The unseen object of Mum's desire is Ryan Giggs, a handsome, real-life winger for Manchester United. On Aug. 1, however, Giggs opens a seven-week tour in Liverpool, where hatred of United runs deep. That's why theater administrators have demanded that the show be temporarily renamed I'm Marrying Robbie Fowler after Liverpool's star striker and have also censored all references to Manchester United. Says a Liverpool Playhouse spokesman: "We didn't want a riot on our hands."
The Kindly Beest
In 1992, a few months after Fay Vincent was ousted as baseball commissioner and shortly before the Toronto Blue Jays won their first World Series, Blue Jays president Paul Beeston cropped up as a possible successor to Vincent. Beeston wasn't interested. "I just don't think it's a job for a little, fat, cigar-smoking, sockless Canadian," he said. The commissionership has been a job for no one since '92, but when putative commish Bud Selig appointed Beeston to the newly created position of president and CEO last week, the baseball world welcomed the fat little Canadian with open arms.

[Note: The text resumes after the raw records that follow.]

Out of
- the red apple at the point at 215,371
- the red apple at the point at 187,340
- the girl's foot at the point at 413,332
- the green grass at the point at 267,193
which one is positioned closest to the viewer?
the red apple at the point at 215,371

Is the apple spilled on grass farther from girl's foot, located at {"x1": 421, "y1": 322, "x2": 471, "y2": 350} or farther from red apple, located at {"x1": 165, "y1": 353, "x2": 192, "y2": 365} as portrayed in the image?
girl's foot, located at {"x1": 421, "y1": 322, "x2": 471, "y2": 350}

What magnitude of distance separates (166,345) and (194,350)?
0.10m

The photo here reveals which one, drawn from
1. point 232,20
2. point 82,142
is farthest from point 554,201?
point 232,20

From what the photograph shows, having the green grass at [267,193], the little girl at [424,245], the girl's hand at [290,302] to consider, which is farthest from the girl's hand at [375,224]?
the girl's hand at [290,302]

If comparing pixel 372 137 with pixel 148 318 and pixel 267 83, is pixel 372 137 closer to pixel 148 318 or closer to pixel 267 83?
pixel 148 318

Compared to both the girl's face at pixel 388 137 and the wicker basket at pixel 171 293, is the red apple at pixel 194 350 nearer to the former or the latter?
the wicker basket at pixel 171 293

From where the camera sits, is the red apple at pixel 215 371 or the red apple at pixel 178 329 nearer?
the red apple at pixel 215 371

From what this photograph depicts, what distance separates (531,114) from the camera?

Beeston, a shrewd but unassuming 52-year-old accountant raised in the canal port of Welland, Ont., will work in Manhattan. He'll handle the daily operations of the commissioner's office as second in command to Selig, who will stay at his Milwaukee outpost running the Brewers. Beeston is expected to invigorate baseball's marketing, an area in which he thrived in Toronto, and will serve as a liaison to the players' union, whose boss, Donald Fehr, despises Selig. Beeston could help heal the fractious relationships between owners and players and between owners and owners. "This is a good day for baseball," said Fehr after Beeston's hiring.
Since becoming the Blue Jays' first employee in 1976, The Beest, whose nonstop cigar sucking and refusal to wear socks lend him the air of an eccentric, has emerged as one of the best-liked men in the game. Whether or not the appointment of Beeston, who is one of Selig's closest confidantes, is a prelude to Selig taking the commissioner's job is unclear. Beeston and several owners have called for Selig to give up the Brewers and formally assume the top spot, but Selig won't commit. Others predict that Beeston will one day step into the commissioner's role, an idea he rejects. While it's a perfect example of baseball's mishegas that the game has selected what amounts to a deputy commissioner without a permanent commissioner in place, bringing Beeston into the fold makes sense. He's lauded by such opposite-minded owners as Selig and Steinbrenner, who said of last week's appointment, "It answered a prayer, for me and for baseball. Paul is sharp, and he's got guts."
A Continuing Inspiration
Cam Cameron survived the Scylla and Charybdis of college coaching: He played basketball under Bob Knight at Indiana, then served as an offensive assistant under Bo Schembechler at Michigan. But as he prepares for his first season as Indiana's football coach, he might wonder if he'll ever be free of his mentors' torments. "If Cam has played for me and then worked for Schembechler and he can't succeed," Knight says, "then they probably just ought to shoot him."